In real environments the sound wave of a particular shape reaches the body of the listener, interacts with parts of the body and then reaches the ears. In the virtual environments the acoustic chain is shorter. If the output device is a set of the loudspeakers, then the shape of the wave must be simulated by superposition of a set of sound waves produced by loudspeakers. In case of headphones being used as the output device, the simulation of the interaction of parts of the listeners body with the sound wave must be performed before the sound is output by the headphones in order to achieve spatial sound.

The sound output that seems to come from a particular direction is called spatial sound, 3D sound or binaural sound. Humans use so called auditory localization cues to help locate the position of a sound source in space. There are eight sources of localization cues: inter-aural delay, head shadow, pinna response, shoulder echo, head motion, early echo response, reverberation and vision. The first four are considered static and the others dynamic.

Inter-aural delay

This is a primary localization cue for sound source localization. The finite velocity of sound propagating through an environment causes a time delay between sounds arriving at each of the ears. The value of the delay varies from zero to 0.63 ms. The zero time delay means that the sound source is somewhere near the plane defined by the nose and the spine. The maximum value is for sounds coming from far left or right.

Head shadow

On its path from source w ear, the sound may get around or even through the listeners head. The head can account a significant attenuation as well as provides a filtering effect.

Pinna response

Pinna has a filtering effect on the sound. Higher frequencies are filtered by the pinna depending on the sound source location. The pinna response helps the listener to tell where the sound is coming form.

Shoulder echo

The human body reflects frequencies 1-3kHz causing echoes. The time delay of such an echoes depends on the elevation of the sound source. The shoulder echo has less important role in the process of sound source localization.

Head Motion

The head motion is a key factor that affects sound source localization. The higher the frequency of the sound is, the harder is to tell where the sound is coming from. This is because higher frequencies do not bent around object as much as lower frequencies do.

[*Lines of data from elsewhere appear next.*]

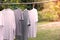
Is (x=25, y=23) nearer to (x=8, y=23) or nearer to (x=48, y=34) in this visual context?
(x=8, y=23)

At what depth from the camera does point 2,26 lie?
7.89 ft

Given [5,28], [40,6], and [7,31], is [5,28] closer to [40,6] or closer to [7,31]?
[7,31]

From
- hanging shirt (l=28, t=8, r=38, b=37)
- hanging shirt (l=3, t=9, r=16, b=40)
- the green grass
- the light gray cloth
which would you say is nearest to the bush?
the green grass

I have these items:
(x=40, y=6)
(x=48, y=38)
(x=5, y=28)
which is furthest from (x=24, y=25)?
(x=40, y=6)

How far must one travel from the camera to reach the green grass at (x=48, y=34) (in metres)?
4.49

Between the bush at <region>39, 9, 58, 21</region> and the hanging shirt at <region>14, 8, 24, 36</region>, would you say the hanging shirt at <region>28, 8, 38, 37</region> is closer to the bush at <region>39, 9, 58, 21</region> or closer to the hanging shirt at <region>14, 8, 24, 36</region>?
the hanging shirt at <region>14, 8, 24, 36</region>

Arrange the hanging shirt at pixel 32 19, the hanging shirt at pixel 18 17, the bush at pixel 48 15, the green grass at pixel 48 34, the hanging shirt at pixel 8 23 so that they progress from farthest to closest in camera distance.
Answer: the bush at pixel 48 15 < the green grass at pixel 48 34 < the hanging shirt at pixel 32 19 < the hanging shirt at pixel 18 17 < the hanging shirt at pixel 8 23

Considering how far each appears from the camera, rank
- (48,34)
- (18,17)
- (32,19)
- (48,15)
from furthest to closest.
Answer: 1. (48,15)
2. (48,34)
3. (32,19)
4. (18,17)

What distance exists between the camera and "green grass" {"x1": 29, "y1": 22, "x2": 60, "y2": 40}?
4.49 metres

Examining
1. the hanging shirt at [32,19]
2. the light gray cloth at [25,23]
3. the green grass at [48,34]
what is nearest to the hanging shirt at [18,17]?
the light gray cloth at [25,23]

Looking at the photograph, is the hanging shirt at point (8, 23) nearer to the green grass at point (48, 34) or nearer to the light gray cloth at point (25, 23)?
the light gray cloth at point (25, 23)

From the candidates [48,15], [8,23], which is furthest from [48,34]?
[8,23]

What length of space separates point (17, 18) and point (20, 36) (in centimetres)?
28

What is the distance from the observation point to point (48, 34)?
4582 mm
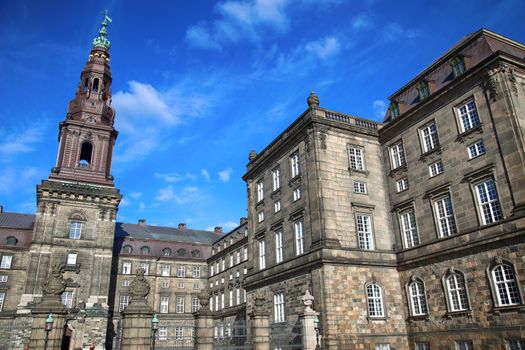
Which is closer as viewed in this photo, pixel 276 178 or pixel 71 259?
pixel 276 178

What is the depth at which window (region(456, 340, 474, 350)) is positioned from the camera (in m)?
24.0

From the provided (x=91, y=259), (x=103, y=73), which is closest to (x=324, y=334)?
(x=91, y=259)

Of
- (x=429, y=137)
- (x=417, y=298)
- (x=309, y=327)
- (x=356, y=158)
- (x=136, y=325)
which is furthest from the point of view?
(x=356, y=158)

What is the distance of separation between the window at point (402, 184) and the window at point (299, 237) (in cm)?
762

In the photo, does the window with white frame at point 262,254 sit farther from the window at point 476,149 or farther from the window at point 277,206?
the window at point 476,149

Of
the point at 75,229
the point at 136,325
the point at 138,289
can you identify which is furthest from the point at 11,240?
the point at 136,325

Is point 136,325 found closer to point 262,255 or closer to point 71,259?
point 262,255

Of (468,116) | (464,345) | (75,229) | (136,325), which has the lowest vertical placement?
(464,345)

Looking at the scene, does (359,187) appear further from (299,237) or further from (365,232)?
(299,237)

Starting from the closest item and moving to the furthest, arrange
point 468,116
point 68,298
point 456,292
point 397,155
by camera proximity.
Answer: point 456,292, point 468,116, point 397,155, point 68,298

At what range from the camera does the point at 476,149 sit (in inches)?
1010

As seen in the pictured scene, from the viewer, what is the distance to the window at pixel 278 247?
110 ft

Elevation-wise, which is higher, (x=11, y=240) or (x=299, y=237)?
(x=11, y=240)

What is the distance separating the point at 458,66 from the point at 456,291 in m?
14.5
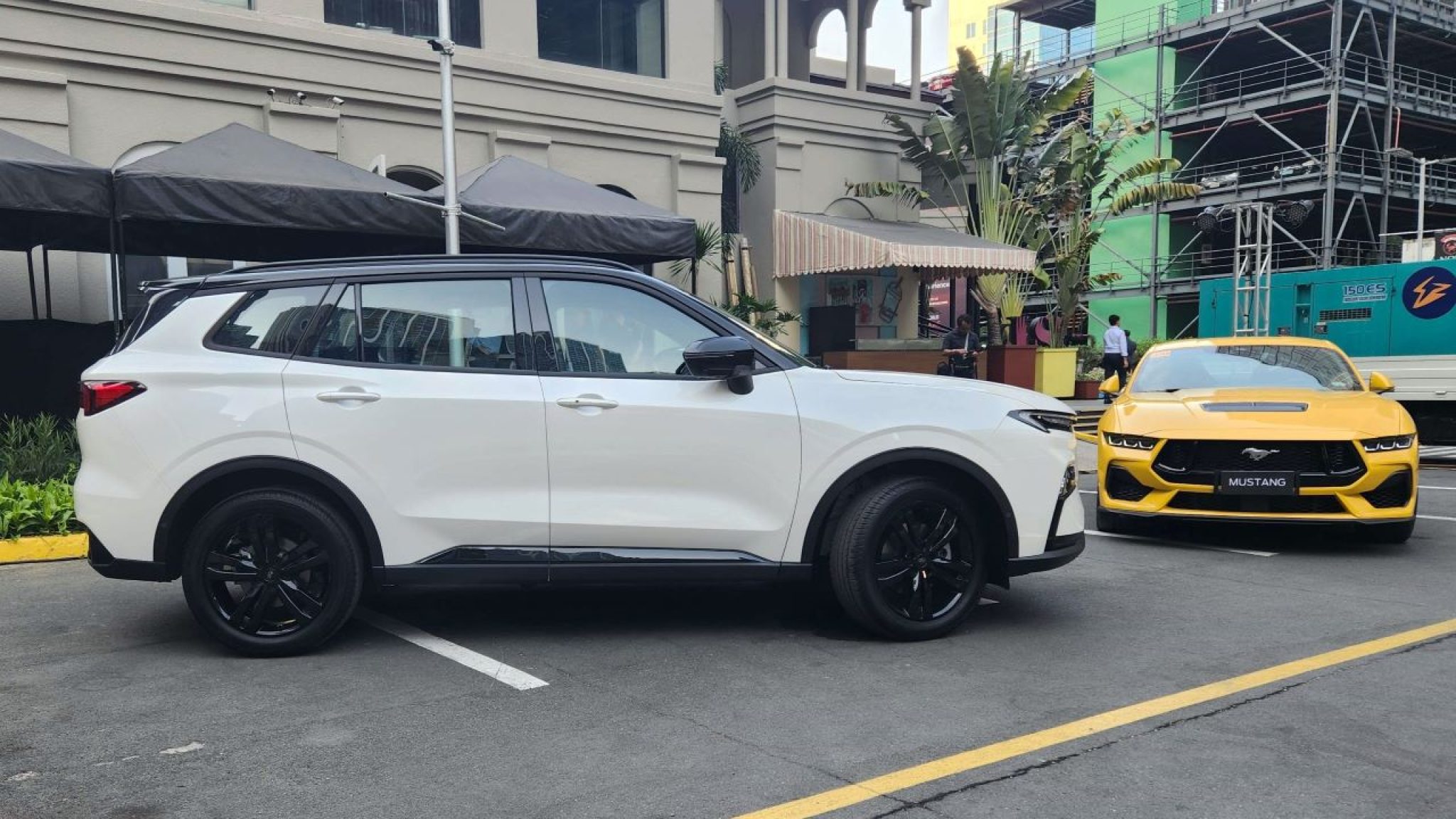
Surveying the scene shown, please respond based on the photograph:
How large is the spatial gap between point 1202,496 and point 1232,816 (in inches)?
174

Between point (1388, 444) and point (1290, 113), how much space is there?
31.6 m

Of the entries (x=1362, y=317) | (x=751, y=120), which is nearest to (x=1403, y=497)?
(x=1362, y=317)

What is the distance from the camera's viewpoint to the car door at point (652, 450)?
4824mm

Early echo response and reverberation

The sound reaching the ear does not come only from its source. Many echoes arise as the sound wave propagates through the environment.
Reverberation is perceived as a slowly decreasing sound that lasts after the original sound disappeared. It is caused by numerous echoes that can not be distinguished from each other and from the original sound. Early echo occurs in the first 50-100ms of sound life. Early echo response and reverberation is important for judgment of sound distance and direction.


Vision helps the listener to confirm the position of the sound source.

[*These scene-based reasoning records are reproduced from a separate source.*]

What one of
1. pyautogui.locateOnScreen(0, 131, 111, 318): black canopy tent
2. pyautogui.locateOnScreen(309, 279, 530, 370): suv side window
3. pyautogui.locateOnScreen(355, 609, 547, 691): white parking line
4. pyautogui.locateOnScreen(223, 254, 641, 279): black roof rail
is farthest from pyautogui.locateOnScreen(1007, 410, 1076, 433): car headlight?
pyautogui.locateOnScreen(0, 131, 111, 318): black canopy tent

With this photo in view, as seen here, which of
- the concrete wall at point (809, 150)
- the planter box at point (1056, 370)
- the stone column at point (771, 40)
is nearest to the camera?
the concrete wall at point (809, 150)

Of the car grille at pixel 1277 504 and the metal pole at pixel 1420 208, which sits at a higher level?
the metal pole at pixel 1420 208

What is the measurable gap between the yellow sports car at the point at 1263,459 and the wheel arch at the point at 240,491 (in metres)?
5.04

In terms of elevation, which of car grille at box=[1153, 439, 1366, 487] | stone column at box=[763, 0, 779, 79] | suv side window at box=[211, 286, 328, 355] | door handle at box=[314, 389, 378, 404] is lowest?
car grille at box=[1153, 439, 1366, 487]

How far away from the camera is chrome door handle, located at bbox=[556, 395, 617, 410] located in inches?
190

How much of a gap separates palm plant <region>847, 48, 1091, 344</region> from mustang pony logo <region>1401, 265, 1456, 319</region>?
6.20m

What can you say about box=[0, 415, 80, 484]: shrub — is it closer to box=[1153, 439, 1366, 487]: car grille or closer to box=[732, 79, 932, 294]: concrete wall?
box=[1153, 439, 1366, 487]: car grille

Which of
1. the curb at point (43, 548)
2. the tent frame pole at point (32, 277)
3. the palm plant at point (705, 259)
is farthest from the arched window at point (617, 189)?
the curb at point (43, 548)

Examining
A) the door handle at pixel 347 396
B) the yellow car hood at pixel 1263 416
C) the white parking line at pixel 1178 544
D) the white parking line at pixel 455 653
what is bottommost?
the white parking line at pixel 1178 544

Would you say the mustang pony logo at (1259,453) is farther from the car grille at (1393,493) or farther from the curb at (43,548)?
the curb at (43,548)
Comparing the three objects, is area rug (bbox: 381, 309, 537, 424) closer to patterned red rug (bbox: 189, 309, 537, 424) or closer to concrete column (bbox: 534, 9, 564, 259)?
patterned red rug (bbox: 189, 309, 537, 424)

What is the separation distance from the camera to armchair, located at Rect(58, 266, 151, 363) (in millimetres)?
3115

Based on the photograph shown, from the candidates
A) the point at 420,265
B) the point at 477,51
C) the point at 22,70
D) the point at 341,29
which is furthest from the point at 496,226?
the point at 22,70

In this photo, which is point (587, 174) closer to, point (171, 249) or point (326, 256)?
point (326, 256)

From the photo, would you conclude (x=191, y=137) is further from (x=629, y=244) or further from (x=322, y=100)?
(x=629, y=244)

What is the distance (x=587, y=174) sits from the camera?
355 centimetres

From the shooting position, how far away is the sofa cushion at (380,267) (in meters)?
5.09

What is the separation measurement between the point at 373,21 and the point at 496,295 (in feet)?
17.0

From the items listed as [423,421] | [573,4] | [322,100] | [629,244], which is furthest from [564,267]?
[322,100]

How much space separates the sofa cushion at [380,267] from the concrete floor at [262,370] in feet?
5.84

Any system that attempts to deliver 3D sound to its user should simulate cues mentioned above in order to achieve "real like" output.


Masking is (as defined by American Standards Association) the amount (or the process) by which the threshold of audibility for one sound is raised by the presence of another (masking) sound. Closely related to the masking is the term critical bands. A typical masking experiment might look like this: A short pulse of sine wave acts as the target (the sound that the listener is trying to hear) and the masker (the sound that is to mask the target) is a band of noise centered on the frequency of the target. The bandwidth of the noise is gradually widen without adding energy to the original band. The increased bandwidth causes more masking until a certain point where no more masking occurs. This bandwidth is called the critical band.